The same is true of plaintiffs' other allegation, that the authority was condemning for an improper purpose. Plaintiffs waived this issue by failing to file preliminary objections as authorized by the Eminent Domain Code, 26 P.S. § 1-406.
Moreover, whatever a social philosopher may feel in the exercise of hindsight with regard to the hardship and folly manifested in certain "redevelopment" programs, there has never been a case where the legislative determination of what constitutes a proper public use has been judicially overruled.
Berman v. Parker, 348 U.S. 26, 34, 75 S. Ct. 98, 99 L. Ed. 27 (1954), is a striking case. So is Crawford v. Redevelopment Authority, 418 Pa. 549, 554-556, 211 A. 2d 866 (1965).

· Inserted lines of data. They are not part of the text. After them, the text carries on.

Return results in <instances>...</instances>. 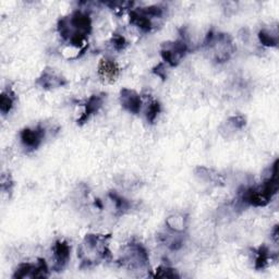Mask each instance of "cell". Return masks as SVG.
Segmentation results:
<instances>
[{"mask_svg": "<svg viewBox=\"0 0 279 279\" xmlns=\"http://www.w3.org/2000/svg\"><path fill=\"white\" fill-rule=\"evenodd\" d=\"M58 32L65 41L83 53L89 47L87 38L92 31V20L90 14L76 10L69 17L61 18L58 21Z\"/></svg>", "mask_w": 279, "mask_h": 279, "instance_id": "1", "label": "cell"}, {"mask_svg": "<svg viewBox=\"0 0 279 279\" xmlns=\"http://www.w3.org/2000/svg\"><path fill=\"white\" fill-rule=\"evenodd\" d=\"M111 235H87L84 241L77 250V257L80 258L83 267L96 265L99 261H111V252L108 247L107 241Z\"/></svg>", "mask_w": 279, "mask_h": 279, "instance_id": "2", "label": "cell"}, {"mask_svg": "<svg viewBox=\"0 0 279 279\" xmlns=\"http://www.w3.org/2000/svg\"><path fill=\"white\" fill-rule=\"evenodd\" d=\"M277 165L278 159H276L273 164L272 175L259 187H250L243 189V192H240V199L243 203L255 207H263L270 202V200L278 191Z\"/></svg>", "mask_w": 279, "mask_h": 279, "instance_id": "3", "label": "cell"}, {"mask_svg": "<svg viewBox=\"0 0 279 279\" xmlns=\"http://www.w3.org/2000/svg\"><path fill=\"white\" fill-rule=\"evenodd\" d=\"M118 263L131 270H143L150 267V258L145 247L141 243L131 242L123 247Z\"/></svg>", "mask_w": 279, "mask_h": 279, "instance_id": "4", "label": "cell"}, {"mask_svg": "<svg viewBox=\"0 0 279 279\" xmlns=\"http://www.w3.org/2000/svg\"><path fill=\"white\" fill-rule=\"evenodd\" d=\"M203 46L214 50V57L217 63H225V61L229 60L235 51V46L229 34H217L214 33L213 30L207 33Z\"/></svg>", "mask_w": 279, "mask_h": 279, "instance_id": "5", "label": "cell"}, {"mask_svg": "<svg viewBox=\"0 0 279 279\" xmlns=\"http://www.w3.org/2000/svg\"><path fill=\"white\" fill-rule=\"evenodd\" d=\"M188 50L189 48L187 42L181 38V40H177L175 42H167L162 44L160 55L167 65L170 67H177Z\"/></svg>", "mask_w": 279, "mask_h": 279, "instance_id": "6", "label": "cell"}, {"mask_svg": "<svg viewBox=\"0 0 279 279\" xmlns=\"http://www.w3.org/2000/svg\"><path fill=\"white\" fill-rule=\"evenodd\" d=\"M35 83L44 90H52L64 87L68 83V81L63 75L57 73L55 70L47 67L43 70L42 74L37 77Z\"/></svg>", "mask_w": 279, "mask_h": 279, "instance_id": "7", "label": "cell"}, {"mask_svg": "<svg viewBox=\"0 0 279 279\" xmlns=\"http://www.w3.org/2000/svg\"><path fill=\"white\" fill-rule=\"evenodd\" d=\"M44 137H45V129L42 126H37L33 129L24 128L20 132V138H21L22 144L31 151L37 150L42 144Z\"/></svg>", "mask_w": 279, "mask_h": 279, "instance_id": "8", "label": "cell"}, {"mask_svg": "<svg viewBox=\"0 0 279 279\" xmlns=\"http://www.w3.org/2000/svg\"><path fill=\"white\" fill-rule=\"evenodd\" d=\"M120 104L127 111L137 115L142 107V98L137 93L130 89H122L120 91Z\"/></svg>", "mask_w": 279, "mask_h": 279, "instance_id": "9", "label": "cell"}, {"mask_svg": "<svg viewBox=\"0 0 279 279\" xmlns=\"http://www.w3.org/2000/svg\"><path fill=\"white\" fill-rule=\"evenodd\" d=\"M120 69L116 61L109 57L100 59L98 64V75L100 79L108 83H113L118 79Z\"/></svg>", "mask_w": 279, "mask_h": 279, "instance_id": "10", "label": "cell"}, {"mask_svg": "<svg viewBox=\"0 0 279 279\" xmlns=\"http://www.w3.org/2000/svg\"><path fill=\"white\" fill-rule=\"evenodd\" d=\"M70 245L68 244L65 240H57V241L52 245V252L53 257H55V265H53V269L56 272H61L66 265L68 264V261L70 259Z\"/></svg>", "mask_w": 279, "mask_h": 279, "instance_id": "11", "label": "cell"}, {"mask_svg": "<svg viewBox=\"0 0 279 279\" xmlns=\"http://www.w3.org/2000/svg\"><path fill=\"white\" fill-rule=\"evenodd\" d=\"M106 94L102 93V94H95L92 95L88 102L85 103L84 105V111L81 115V117L76 120V123L79 126H83L84 123H87L89 121V119L92 117L93 115H95L98 113V110L102 108L103 104H104V98H105Z\"/></svg>", "mask_w": 279, "mask_h": 279, "instance_id": "12", "label": "cell"}, {"mask_svg": "<svg viewBox=\"0 0 279 279\" xmlns=\"http://www.w3.org/2000/svg\"><path fill=\"white\" fill-rule=\"evenodd\" d=\"M130 22L131 24L137 26L144 33H149L153 29V23L150 18L138 12L137 10H132L130 12Z\"/></svg>", "mask_w": 279, "mask_h": 279, "instance_id": "13", "label": "cell"}, {"mask_svg": "<svg viewBox=\"0 0 279 279\" xmlns=\"http://www.w3.org/2000/svg\"><path fill=\"white\" fill-rule=\"evenodd\" d=\"M255 251V254H257V259H255V269L257 270H262L268 266L269 264V260L277 259L276 255H273L269 253L268 247L265 244H262L259 246Z\"/></svg>", "mask_w": 279, "mask_h": 279, "instance_id": "14", "label": "cell"}, {"mask_svg": "<svg viewBox=\"0 0 279 279\" xmlns=\"http://www.w3.org/2000/svg\"><path fill=\"white\" fill-rule=\"evenodd\" d=\"M36 264L32 263H21L18 268L14 270L12 275L13 279H23V278H35Z\"/></svg>", "mask_w": 279, "mask_h": 279, "instance_id": "15", "label": "cell"}, {"mask_svg": "<svg viewBox=\"0 0 279 279\" xmlns=\"http://www.w3.org/2000/svg\"><path fill=\"white\" fill-rule=\"evenodd\" d=\"M14 100L15 94L11 89L6 90L2 93V95H0V110H2L4 115H7L11 111Z\"/></svg>", "mask_w": 279, "mask_h": 279, "instance_id": "16", "label": "cell"}, {"mask_svg": "<svg viewBox=\"0 0 279 279\" xmlns=\"http://www.w3.org/2000/svg\"><path fill=\"white\" fill-rule=\"evenodd\" d=\"M109 198L114 201V203L116 205V209H117V212L119 215L125 214L128 209L130 208V204L126 199H123L122 197H120L119 194H117L115 191L109 192Z\"/></svg>", "mask_w": 279, "mask_h": 279, "instance_id": "17", "label": "cell"}, {"mask_svg": "<svg viewBox=\"0 0 279 279\" xmlns=\"http://www.w3.org/2000/svg\"><path fill=\"white\" fill-rule=\"evenodd\" d=\"M185 220L187 218H184L183 216H172L166 220V225L175 232H182L185 228Z\"/></svg>", "mask_w": 279, "mask_h": 279, "instance_id": "18", "label": "cell"}, {"mask_svg": "<svg viewBox=\"0 0 279 279\" xmlns=\"http://www.w3.org/2000/svg\"><path fill=\"white\" fill-rule=\"evenodd\" d=\"M161 110V106L160 103L156 99H153L152 102L150 103V105L147 106L146 109V119L150 123H153L156 119V117L158 116V114Z\"/></svg>", "mask_w": 279, "mask_h": 279, "instance_id": "19", "label": "cell"}, {"mask_svg": "<svg viewBox=\"0 0 279 279\" xmlns=\"http://www.w3.org/2000/svg\"><path fill=\"white\" fill-rule=\"evenodd\" d=\"M259 40L262 43V45L266 46V47H277L278 40L277 37L269 34L266 30H261L259 32Z\"/></svg>", "mask_w": 279, "mask_h": 279, "instance_id": "20", "label": "cell"}, {"mask_svg": "<svg viewBox=\"0 0 279 279\" xmlns=\"http://www.w3.org/2000/svg\"><path fill=\"white\" fill-rule=\"evenodd\" d=\"M155 278H180V275L177 273V270L169 267V266H159L156 270H155V274L153 275Z\"/></svg>", "mask_w": 279, "mask_h": 279, "instance_id": "21", "label": "cell"}, {"mask_svg": "<svg viewBox=\"0 0 279 279\" xmlns=\"http://www.w3.org/2000/svg\"><path fill=\"white\" fill-rule=\"evenodd\" d=\"M142 14L146 15L147 18H161L162 14H164V9L160 6H150L146 8H141V9L137 10Z\"/></svg>", "mask_w": 279, "mask_h": 279, "instance_id": "22", "label": "cell"}, {"mask_svg": "<svg viewBox=\"0 0 279 279\" xmlns=\"http://www.w3.org/2000/svg\"><path fill=\"white\" fill-rule=\"evenodd\" d=\"M113 45H114V48L117 50V51H121L125 49L127 47V41H126V38L123 37L122 35H119V34H115L113 36Z\"/></svg>", "mask_w": 279, "mask_h": 279, "instance_id": "23", "label": "cell"}, {"mask_svg": "<svg viewBox=\"0 0 279 279\" xmlns=\"http://www.w3.org/2000/svg\"><path fill=\"white\" fill-rule=\"evenodd\" d=\"M229 122L234 126L236 129H242L246 125V120L241 115L234 116V117L229 118Z\"/></svg>", "mask_w": 279, "mask_h": 279, "instance_id": "24", "label": "cell"}, {"mask_svg": "<svg viewBox=\"0 0 279 279\" xmlns=\"http://www.w3.org/2000/svg\"><path fill=\"white\" fill-rule=\"evenodd\" d=\"M2 188L5 192H8L10 193L12 191V188H13V181H12V178L9 175H3L2 177Z\"/></svg>", "mask_w": 279, "mask_h": 279, "instance_id": "25", "label": "cell"}, {"mask_svg": "<svg viewBox=\"0 0 279 279\" xmlns=\"http://www.w3.org/2000/svg\"><path fill=\"white\" fill-rule=\"evenodd\" d=\"M153 73H155L157 76H159L162 81H165V80L167 79L165 64H164V63L158 64L156 67H155V68L153 69Z\"/></svg>", "mask_w": 279, "mask_h": 279, "instance_id": "26", "label": "cell"}, {"mask_svg": "<svg viewBox=\"0 0 279 279\" xmlns=\"http://www.w3.org/2000/svg\"><path fill=\"white\" fill-rule=\"evenodd\" d=\"M273 239H274V241H275V243H278V226H277V225H276V226H275V228H274V230H273Z\"/></svg>", "mask_w": 279, "mask_h": 279, "instance_id": "27", "label": "cell"}, {"mask_svg": "<svg viewBox=\"0 0 279 279\" xmlns=\"http://www.w3.org/2000/svg\"><path fill=\"white\" fill-rule=\"evenodd\" d=\"M95 204L99 207V208H103V206H102V203H100V201L99 200H96V202H95Z\"/></svg>", "mask_w": 279, "mask_h": 279, "instance_id": "28", "label": "cell"}]
</instances>
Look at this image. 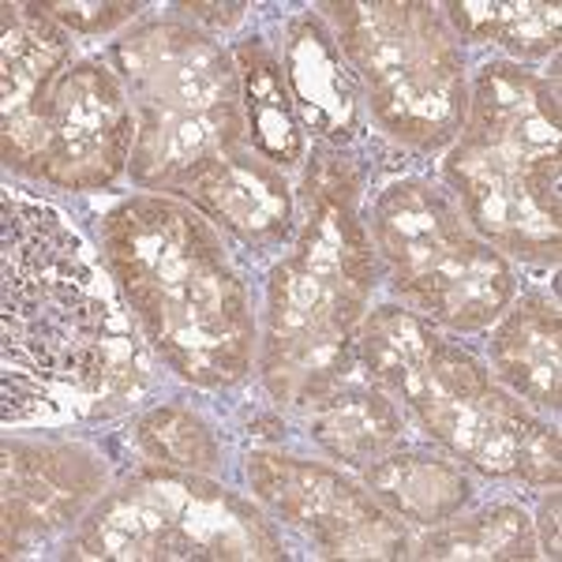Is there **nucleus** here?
<instances>
[{
	"label": "nucleus",
	"instance_id": "1",
	"mask_svg": "<svg viewBox=\"0 0 562 562\" xmlns=\"http://www.w3.org/2000/svg\"><path fill=\"white\" fill-rule=\"evenodd\" d=\"M4 390L0 420H109L132 409L150 364L94 256L53 206L4 195Z\"/></svg>",
	"mask_w": 562,
	"mask_h": 562
},
{
	"label": "nucleus",
	"instance_id": "2",
	"mask_svg": "<svg viewBox=\"0 0 562 562\" xmlns=\"http://www.w3.org/2000/svg\"><path fill=\"white\" fill-rule=\"evenodd\" d=\"M102 256L143 338L184 383L225 390L248 375L259 323L211 217L177 195H132L105 214Z\"/></svg>",
	"mask_w": 562,
	"mask_h": 562
},
{
	"label": "nucleus",
	"instance_id": "3",
	"mask_svg": "<svg viewBox=\"0 0 562 562\" xmlns=\"http://www.w3.org/2000/svg\"><path fill=\"white\" fill-rule=\"evenodd\" d=\"M364 180L349 150L319 147L304 169V222L270 270L259 375L270 397L315 409L360 360V323L379 281V251L360 214Z\"/></svg>",
	"mask_w": 562,
	"mask_h": 562
},
{
	"label": "nucleus",
	"instance_id": "4",
	"mask_svg": "<svg viewBox=\"0 0 562 562\" xmlns=\"http://www.w3.org/2000/svg\"><path fill=\"white\" fill-rule=\"evenodd\" d=\"M442 177L476 237L498 256L555 267L559 237V87L492 60L469 79V109Z\"/></svg>",
	"mask_w": 562,
	"mask_h": 562
},
{
	"label": "nucleus",
	"instance_id": "5",
	"mask_svg": "<svg viewBox=\"0 0 562 562\" xmlns=\"http://www.w3.org/2000/svg\"><path fill=\"white\" fill-rule=\"evenodd\" d=\"M360 364L368 383L397 394L435 442L487 476H521L559 487V431L521 397L495 386L473 352L405 307H375L360 323Z\"/></svg>",
	"mask_w": 562,
	"mask_h": 562
},
{
	"label": "nucleus",
	"instance_id": "6",
	"mask_svg": "<svg viewBox=\"0 0 562 562\" xmlns=\"http://www.w3.org/2000/svg\"><path fill=\"white\" fill-rule=\"evenodd\" d=\"M113 65L135 116L132 184L173 195L195 169L248 143L233 53L180 20H147L113 42Z\"/></svg>",
	"mask_w": 562,
	"mask_h": 562
},
{
	"label": "nucleus",
	"instance_id": "7",
	"mask_svg": "<svg viewBox=\"0 0 562 562\" xmlns=\"http://www.w3.org/2000/svg\"><path fill=\"white\" fill-rule=\"evenodd\" d=\"M357 76L371 121L409 150L435 154L458 139L469 109L465 57L442 8L420 0L319 4Z\"/></svg>",
	"mask_w": 562,
	"mask_h": 562
},
{
	"label": "nucleus",
	"instance_id": "8",
	"mask_svg": "<svg viewBox=\"0 0 562 562\" xmlns=\"http://www.w3.org/2000/svg\"><path fill=\"white\" fill-rule=\"evenodd\" d=\"M368 229L394 293L435 326L480 334L518 296L510 259L476 237L454 195L431 180L386 184L371 203Z\"/></svg>",
	"mask_w": 562,
	"mask_h": 562
},
{
	"label": "nucleus",
	"instance_id": "9",
	"mask_svg": "<svg viewBox=\"0 0 562 562\" xmlns=\"http://www.w3.org/2000/svg\"><path fill=\"white\" fill-rule=\"evenodd\" d=\"M71 559L173 562V559H285L262 510L206 473L147 461L83 514Z\"/></svg>",
	"mask_w": 562,
	"mask_h": 562
},
{
	"label": "nucleus",
	"instance_id": "10",
	"mask_svg": "<svg viewBox=\"0 0 562 562\" xmlns=\"http://www.w3.org/2000/svg\"><path fill=\"white\" fill-rule=\"evenodd\" d=\"M251 495L278 521L301 529L326 559H397L405 532L368 487L352 484L323 461H304L278 450H251L244 461Z\"/></svg>",
	"mask_w": 562,
	"mask_h": 562
},
{
	"label": "nucleus",
	"instance_id": "11",
	"mask_svg": "<svg viewBox=\"0 0 562 562\" xmlns=\"http://www.w3.org/2000/svg\"><path fill=\"white\" fill-rule=\"evenodd\" d=\"M132 143L135 116L121 76L98 60H71L23 177L65 192H98L128 173Z\"/></svg>",
	"mask_w": 562,
	"mask_h": 562
},
{
	"label": "nucleus",
	"instance_id": "12",
	"mask_svg": "<svg viewBox=\"0 0 562 562\" xmlns=\"http://www.w3.org/2000/svg\"><path fill=\"white\" fill-rule=\"evenodd\" d=\"M105 495V465L94 450L68 439H4V559L23 540H38L83 514Z\"/></svg>",
	"mask_w": 562,
	"mask_h": 562
},
{
	"label": "nucleus",
	"instance_id": "13",
	"mask_svg": "<svg viewBox=\"0 0 562 562\" xmlns=\"http://www.w3.org/2000/svg\"><path fill=\"white\" fill-rule=\"evenodd\" d=\"M71 34L45 4H0V139L4 166L26 173L60 76L71 68Z\"/></svg>",
	"mask_w": 562,
	"mask_h": 562
},
{
	"label": "nucleus",
	"instance_id": "14",
	"mask_svg": "<svg viewBox=\"0 0 562 562\" xmlns=\"http://www.w3.org/2000/svg\"><path fill=\"white\" fill-rule=\"evenodd\" d=\"M173 195L251 251H274L296 237V195L285 169L251 147L222 154L211 166L195 169Z\"/></svg>",
	"mask_w": 562,
	"mask_h": 562
},
{
	"label": "nucleus",
	"instance_id": "15",
	"mask_svg": "<svg viewBox=\"0 0 562 562\" xmlns=\"http://www.w3.org/2000/svg\"><path fill=\"white\" fill-rule=\"evenodd\" d=\"M281 71L304 132L319 147L349 150L364 132L360 83L319 15H293L281 31Z\"/></svg>",
	"mask_w": 562,
	"mask_h": 562
},
{
	"label": "nucleus",
	"instance_id": "16",
	"mask_svg": "<svg viewBox=\"0 0 562 562\" xmlns=\"http://www.w3.org/2000/svg\"><path fill=\"white\" fill-rule=\"evenodd\" d=\"M559 304L543 293L514 296L495 319L487 341L495 379L521 397L529 409H559L562 397V357H559Z\"/></svg>",
	"mask_w": 562,
	"mask_h": 562
},
{
	"label": "nucleus",
	"instance_id": "17",
	"mask_svg": "<svg viewBox=\"0 0 562 562\" xmlns=\"http://www.w3.org/2000/svg\"><path fill=\"white\" fill-rule=\"evenodd\" d=\"M229 53L240 71L244 121H248L251 150L262 154L267 161H274L278 169L301 166L307 158V132L301 116H296L278 53L262 38H244Z\"/></svg>",
	"mask_w": 562,
	"mask_h": 562
},
{
	"label": "nucleus",
	"instance_id": "18",
	"mask_svg": "<svg viewBox=\"0 0 562 562\" xmlns=\"http://www.w3.org/2000/svg\"><path fill=\"white\" fill-rule=\"evenodd\" d=\"M364 487L390 514L416 525H442L473 495V484L458 465L402 447L364 465Z\"/></svg>",
	"mask_w": 562,
	"mask_h": 562
},
{
	"label": "nucleus",
	"instance_id": "19",
	"mask_svg": "<svg viewBox=\"0 0 562 562\" xmlns=\"http://www.w3.org/2000/svg\"><path fill=\"white\" fill-rule=\"evenodd\" d=\"M312 439L330 458L364 469L405 442V424L379 386H341L312 409Z\"/></svg>",
	"mask_w": 562,
	"mask_h": 562
},
{
	"label": "nucleus",
	"instance_id": "20",
	"mask_svg": "<svg viewBox=\"0 0 562 562\" xmlns=\"http://www.w3.org/2000/svg\"><path fill=\"white\" fill-rule=\"evenodd\" d=\"M450 31L473 42H495L521 60L559 53V4H442Z\"/></svg>",
	"mask_w": 562,
	"mask_h": 562
},
{
	"label": "nucleus",
	"instance_id": "21",
	"mask_svg": "<svg viewBox=\"0 0 562 562\" xmlns=\"http://www.w3.org/2000/svg\"><path fill=\"white\" fill-rule=\"evenodd\" d=\"M537 529L521 506L495 503L465 521H442L424 540V559H537Z\"/></svg>",
	"mask_w": 562,
	"mask_h": 562
},
{
	"label": "nucleus",
	"instance_id": "22",
	"mask_svg": "<svg viewBox=\"0 0 562 562\" xmlns=\"http://www.w3.org/2000/svg\"><path fill=\"white\" fill-rule=\"evenodd\" d=\"M135 442L158 465L188 469V473H214L222 469V442L211 424L184 405H158L135 424Z\"/></svg>",
	"mask_w": 562,
	"mask_h": 562
},
{
	"label": "nucleus",
	"instance_id": "23",
	"mask_svg": "<svg viewBox=\"0 0 562 562\" xmlns=\"http://www.w3.org/2000/svg\"><path fill=\"white\" fill-rule=\"evenodd\" d=\"M45 12L68 34H90L94 38V34H109L135 20L139 4H45Z\"/></svg>",
	"mask_w": 562,
	"mask_h": 562
},
{
	"label": "nucleus",
	"instance_id": "24",
	"mask_svg": "<svg viewBox=\"0 0 562 562\" xmlns=\"http://www.w3.org/2000/svg\"><path fill=\"white\" fill-rule=\"evenodd\" d=\"M537 529V543H540V555L559 559V492L551 487V495L540 503V521L532 525Z\"/></svg>",
	"mask_w": 562,
	"mask_h": 562
},
{
	"label": "nucleus",
	"instance_id": "25",
	"mask_svg": "<svg viewBox=\"0 0 562 562\" xmlns=\"http://www.w3.org/2000/svg\"><path fill=\"white\" fill-rule=\"evenodd\" d=\"M180 12H188L195 23L222 26V31H229V26H237L244 20L248 4H180Z\"/></svg>",
	"mask_w": 562,
	"mask_h": 562
}]
</instances>
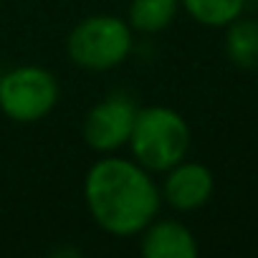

Thus in the absence of any constitutional rights of which defendant Authority deprived plaintiffs, there is no cause of action stated under the Civil Rights provision, and the motion to dismiss must be granted.
The action against the individual board members of the Authority must also be dismissed because of the lack of any specific allegations of any actions by themselves other than collectively as the Authority's board.